As part of her role at BSOM, she serves as Director of the graduate and the Chemical Biological, Radiological, Nuclear (CBRN) Defense Programs. She started her career in the Army, transitioned to the laboratory doing molecular genetics work, and merged her military and science experiences to develop the homeland security focus for the medical school.

Dr. Oroszi has several collaborations with the military, industry, academia, and the government in CBRN, terrorism, and crisis decision-making. She is the founder and chair of The Dayton Think Tank, a gathering of the top 50 crisis leaders in the region.

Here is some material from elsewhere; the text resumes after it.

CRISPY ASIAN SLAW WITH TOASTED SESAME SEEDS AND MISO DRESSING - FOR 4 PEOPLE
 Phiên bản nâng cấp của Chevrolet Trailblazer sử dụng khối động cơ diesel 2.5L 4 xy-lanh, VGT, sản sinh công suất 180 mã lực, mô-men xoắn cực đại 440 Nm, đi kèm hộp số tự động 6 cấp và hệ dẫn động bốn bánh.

As a civilian, Oroszi has received training from the FBI through two programs in 2018 and 2019 and recently stepped down as president of the Dayton InfraGard chapter to be part of the InfraGard National Members Alliance Board as the new INMA secretary.

Oroszi has shared her research on American terrorists with NSA, at Quantico, and members of Congress in D.C. Her subject matter expertise in terrorism and crisis leadership has been recognized in media, including print, web, and T.V., and as an invited speaker at national conferences for military, government, and industry leaders.

Along with several journal publications, she is a co-editor and contributing author of “Weapons of Mass Psychological Destruction and the People that Use Them,” Praeger ABC-Clio, “The American Terrorist: Everything You Need to Know to be a Subject Matter Expert,” Greylander Press, a book covering four years of dedicated research on American citizens charged with acts related to terrorism.

In her free time, Oroszi started writing a fiction series about a female FBI agent that is frankly not a very good agent. She drops cover, occasionally loses her temper, and has a few too many unsanctioned kills. “Operation Stormfront: From Weatherman to Wall Street,” book one in the series, and book two, “Operation Deep Dive: Back into the Past,” released Sept 2019, and novella book 2.5, “Mr. Smith Goes to North Korea,” released Oct. 2019.